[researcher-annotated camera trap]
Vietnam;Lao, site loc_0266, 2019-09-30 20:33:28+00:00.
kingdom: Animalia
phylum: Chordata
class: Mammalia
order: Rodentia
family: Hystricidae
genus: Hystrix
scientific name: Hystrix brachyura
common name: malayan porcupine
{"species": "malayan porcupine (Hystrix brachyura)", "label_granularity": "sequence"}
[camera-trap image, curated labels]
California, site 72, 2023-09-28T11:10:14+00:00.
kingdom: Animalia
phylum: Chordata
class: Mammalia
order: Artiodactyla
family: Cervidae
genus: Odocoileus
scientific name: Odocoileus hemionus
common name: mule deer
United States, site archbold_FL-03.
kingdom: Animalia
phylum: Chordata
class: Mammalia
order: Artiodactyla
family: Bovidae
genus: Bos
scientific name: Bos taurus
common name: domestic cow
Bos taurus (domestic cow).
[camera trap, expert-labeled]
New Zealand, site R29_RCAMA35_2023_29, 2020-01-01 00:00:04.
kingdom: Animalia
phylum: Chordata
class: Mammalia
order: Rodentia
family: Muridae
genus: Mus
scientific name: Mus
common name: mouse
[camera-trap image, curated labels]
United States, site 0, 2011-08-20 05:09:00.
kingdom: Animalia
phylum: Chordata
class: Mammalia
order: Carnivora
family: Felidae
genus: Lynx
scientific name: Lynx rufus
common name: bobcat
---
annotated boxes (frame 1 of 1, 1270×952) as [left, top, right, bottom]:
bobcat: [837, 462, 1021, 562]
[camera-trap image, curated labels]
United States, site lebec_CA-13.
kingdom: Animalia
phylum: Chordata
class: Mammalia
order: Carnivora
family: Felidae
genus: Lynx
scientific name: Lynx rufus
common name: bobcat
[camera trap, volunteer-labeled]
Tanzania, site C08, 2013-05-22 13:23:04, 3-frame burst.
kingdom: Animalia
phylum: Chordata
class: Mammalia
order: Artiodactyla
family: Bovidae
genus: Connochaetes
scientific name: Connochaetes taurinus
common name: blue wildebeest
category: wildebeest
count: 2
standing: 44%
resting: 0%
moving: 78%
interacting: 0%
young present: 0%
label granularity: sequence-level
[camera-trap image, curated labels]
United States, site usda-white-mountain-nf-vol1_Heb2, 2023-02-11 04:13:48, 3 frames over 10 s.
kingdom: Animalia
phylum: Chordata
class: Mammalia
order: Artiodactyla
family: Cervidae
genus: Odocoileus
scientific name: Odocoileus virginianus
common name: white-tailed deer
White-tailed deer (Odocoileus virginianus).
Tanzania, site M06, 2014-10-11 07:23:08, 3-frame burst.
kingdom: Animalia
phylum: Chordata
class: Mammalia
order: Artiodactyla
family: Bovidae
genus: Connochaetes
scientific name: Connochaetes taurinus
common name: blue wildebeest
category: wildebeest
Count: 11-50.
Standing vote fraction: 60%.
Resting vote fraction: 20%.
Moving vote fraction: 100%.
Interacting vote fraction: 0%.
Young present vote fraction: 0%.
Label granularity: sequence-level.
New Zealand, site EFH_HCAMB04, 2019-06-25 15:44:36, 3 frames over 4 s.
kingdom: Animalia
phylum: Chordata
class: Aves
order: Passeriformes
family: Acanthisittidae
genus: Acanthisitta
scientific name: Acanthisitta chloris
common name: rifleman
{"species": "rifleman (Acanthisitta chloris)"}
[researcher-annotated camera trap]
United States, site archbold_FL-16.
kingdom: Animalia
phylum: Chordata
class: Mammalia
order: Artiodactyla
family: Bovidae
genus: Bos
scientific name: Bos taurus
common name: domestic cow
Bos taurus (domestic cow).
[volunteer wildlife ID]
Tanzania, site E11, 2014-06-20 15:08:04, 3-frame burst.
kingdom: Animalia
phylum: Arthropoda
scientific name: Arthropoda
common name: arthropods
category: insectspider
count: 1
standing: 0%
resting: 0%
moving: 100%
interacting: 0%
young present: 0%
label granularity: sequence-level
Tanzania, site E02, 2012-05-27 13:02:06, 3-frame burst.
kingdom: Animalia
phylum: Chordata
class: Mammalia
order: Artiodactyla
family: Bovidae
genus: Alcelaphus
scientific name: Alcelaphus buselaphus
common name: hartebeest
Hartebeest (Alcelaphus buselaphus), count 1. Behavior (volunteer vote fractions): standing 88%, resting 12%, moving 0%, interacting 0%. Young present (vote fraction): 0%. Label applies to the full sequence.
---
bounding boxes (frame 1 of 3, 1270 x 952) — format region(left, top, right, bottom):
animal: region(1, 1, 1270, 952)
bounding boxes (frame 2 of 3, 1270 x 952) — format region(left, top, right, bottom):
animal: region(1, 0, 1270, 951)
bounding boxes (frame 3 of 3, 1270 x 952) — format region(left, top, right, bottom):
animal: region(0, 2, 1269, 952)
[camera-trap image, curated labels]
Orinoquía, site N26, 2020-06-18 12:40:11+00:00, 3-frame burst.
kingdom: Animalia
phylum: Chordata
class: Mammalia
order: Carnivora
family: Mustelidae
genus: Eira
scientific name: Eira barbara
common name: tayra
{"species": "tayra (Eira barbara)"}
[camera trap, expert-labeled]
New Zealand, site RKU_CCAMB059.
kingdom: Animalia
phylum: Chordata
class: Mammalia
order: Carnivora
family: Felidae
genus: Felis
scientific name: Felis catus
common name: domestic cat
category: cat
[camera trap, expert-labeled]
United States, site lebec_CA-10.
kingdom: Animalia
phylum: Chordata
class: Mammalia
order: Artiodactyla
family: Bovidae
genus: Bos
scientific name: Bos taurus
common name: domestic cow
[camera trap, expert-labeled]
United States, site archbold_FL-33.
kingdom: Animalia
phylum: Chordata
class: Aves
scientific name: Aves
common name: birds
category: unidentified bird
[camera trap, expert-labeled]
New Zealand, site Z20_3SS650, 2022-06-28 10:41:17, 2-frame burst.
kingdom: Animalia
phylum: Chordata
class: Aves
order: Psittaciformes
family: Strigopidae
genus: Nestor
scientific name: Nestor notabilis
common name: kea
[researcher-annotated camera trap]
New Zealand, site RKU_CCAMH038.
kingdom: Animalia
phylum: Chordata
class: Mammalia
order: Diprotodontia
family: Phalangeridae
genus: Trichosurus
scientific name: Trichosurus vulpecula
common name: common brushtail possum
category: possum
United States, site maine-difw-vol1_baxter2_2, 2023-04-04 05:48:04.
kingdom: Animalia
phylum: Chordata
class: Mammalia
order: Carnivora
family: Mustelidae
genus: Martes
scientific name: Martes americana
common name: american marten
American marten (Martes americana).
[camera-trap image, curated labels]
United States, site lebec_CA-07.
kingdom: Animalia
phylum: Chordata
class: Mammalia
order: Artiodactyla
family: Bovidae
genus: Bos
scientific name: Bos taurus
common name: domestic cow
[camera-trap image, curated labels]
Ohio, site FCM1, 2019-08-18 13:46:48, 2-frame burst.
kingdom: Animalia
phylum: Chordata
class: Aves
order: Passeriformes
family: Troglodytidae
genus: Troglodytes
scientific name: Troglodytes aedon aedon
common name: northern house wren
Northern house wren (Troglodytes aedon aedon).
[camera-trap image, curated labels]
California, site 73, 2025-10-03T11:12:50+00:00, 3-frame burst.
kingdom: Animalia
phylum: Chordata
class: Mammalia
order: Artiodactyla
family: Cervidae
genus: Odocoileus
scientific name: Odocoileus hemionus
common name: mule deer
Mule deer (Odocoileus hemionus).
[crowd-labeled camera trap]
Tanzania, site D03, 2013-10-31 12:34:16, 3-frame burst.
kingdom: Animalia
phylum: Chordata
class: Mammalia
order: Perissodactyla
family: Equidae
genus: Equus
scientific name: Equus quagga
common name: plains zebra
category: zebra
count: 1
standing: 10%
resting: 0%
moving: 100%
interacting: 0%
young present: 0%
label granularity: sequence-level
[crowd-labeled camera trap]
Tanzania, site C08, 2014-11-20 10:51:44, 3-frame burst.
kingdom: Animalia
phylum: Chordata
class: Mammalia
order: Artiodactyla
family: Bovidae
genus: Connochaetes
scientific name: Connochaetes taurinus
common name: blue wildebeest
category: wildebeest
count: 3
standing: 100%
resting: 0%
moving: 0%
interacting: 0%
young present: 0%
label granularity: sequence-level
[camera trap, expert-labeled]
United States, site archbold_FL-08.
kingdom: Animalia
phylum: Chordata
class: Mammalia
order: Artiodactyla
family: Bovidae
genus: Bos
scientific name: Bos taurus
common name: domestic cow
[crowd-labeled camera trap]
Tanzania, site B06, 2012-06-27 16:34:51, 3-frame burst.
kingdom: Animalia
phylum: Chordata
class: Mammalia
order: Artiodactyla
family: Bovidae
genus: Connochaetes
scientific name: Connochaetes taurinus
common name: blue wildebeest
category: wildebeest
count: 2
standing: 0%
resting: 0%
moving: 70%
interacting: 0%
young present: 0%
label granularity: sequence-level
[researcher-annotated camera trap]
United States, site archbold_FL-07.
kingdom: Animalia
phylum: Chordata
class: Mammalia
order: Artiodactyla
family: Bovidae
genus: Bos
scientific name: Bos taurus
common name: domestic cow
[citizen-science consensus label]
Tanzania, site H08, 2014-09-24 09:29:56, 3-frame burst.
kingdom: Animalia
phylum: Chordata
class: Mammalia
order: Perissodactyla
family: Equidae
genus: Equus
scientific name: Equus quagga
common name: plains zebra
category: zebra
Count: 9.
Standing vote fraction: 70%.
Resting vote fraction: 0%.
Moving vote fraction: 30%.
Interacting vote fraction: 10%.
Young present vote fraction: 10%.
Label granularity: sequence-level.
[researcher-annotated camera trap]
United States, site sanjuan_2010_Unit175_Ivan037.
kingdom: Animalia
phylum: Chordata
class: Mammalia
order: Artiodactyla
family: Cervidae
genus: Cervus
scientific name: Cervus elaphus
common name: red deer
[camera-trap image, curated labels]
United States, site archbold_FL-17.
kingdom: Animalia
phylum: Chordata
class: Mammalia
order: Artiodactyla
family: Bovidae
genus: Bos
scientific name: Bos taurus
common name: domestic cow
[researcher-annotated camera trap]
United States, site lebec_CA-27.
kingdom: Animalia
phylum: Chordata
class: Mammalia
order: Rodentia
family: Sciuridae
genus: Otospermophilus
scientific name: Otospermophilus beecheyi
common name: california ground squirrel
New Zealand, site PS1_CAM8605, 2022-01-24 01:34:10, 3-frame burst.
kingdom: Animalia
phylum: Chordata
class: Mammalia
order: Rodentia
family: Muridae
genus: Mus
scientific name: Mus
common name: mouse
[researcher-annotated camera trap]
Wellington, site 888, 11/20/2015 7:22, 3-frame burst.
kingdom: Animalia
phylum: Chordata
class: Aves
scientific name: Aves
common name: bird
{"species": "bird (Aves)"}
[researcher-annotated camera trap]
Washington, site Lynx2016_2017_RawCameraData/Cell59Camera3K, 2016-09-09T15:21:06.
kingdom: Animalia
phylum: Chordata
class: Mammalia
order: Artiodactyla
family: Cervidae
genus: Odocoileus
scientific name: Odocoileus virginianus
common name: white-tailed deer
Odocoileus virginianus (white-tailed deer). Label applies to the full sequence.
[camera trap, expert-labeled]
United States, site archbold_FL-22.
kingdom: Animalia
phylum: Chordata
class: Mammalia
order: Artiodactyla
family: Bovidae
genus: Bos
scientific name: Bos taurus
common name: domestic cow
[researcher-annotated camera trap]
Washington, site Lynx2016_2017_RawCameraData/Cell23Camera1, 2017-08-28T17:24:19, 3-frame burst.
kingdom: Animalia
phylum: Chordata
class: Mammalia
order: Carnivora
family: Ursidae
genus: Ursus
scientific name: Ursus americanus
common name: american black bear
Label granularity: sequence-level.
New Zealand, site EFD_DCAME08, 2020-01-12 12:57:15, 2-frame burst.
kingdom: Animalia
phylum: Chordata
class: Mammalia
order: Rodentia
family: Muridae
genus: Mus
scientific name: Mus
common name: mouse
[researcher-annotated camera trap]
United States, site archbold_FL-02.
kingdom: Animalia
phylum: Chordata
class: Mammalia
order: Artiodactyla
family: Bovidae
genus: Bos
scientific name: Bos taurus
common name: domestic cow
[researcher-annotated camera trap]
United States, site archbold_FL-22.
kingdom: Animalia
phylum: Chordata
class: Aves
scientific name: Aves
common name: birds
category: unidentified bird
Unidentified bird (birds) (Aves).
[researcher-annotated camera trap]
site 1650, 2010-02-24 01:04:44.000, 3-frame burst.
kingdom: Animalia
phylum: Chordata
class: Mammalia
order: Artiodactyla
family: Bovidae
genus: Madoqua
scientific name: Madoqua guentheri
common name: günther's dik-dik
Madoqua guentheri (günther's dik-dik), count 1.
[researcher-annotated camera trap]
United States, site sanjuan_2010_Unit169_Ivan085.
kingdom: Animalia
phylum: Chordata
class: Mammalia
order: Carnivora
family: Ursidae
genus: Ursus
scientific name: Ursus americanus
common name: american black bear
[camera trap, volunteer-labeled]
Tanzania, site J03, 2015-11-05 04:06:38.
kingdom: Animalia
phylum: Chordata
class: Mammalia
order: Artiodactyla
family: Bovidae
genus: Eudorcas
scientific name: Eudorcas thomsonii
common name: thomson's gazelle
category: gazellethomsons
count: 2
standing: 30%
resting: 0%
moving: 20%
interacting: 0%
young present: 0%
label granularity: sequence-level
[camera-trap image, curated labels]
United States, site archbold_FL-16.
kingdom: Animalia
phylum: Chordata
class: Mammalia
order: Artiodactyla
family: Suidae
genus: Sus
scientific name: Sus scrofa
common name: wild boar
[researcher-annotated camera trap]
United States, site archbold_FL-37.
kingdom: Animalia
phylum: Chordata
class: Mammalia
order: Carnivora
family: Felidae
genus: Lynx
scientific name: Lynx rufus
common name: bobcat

**Description of the task**
In the listing above, find the line containing "United States, site archbold_FL-33." and the line containing "order: Psittaciformes". Output them and every line between, exactly, and nothing else.

**Your response**
United States, site archbold_FL-33.
kingdom: Animalia
phylum: Chordata
class: Aves
scientific name: Aves
common name: birds
category: unidentified bird
[camera trap, expert-labeled]
New Zealand, site Z20_3SS650, 2022-06-28 10:41:17, 2-frame burst.
kingdom: Animalia
phylum: Chordata
class: Aves
order: Psittaciformes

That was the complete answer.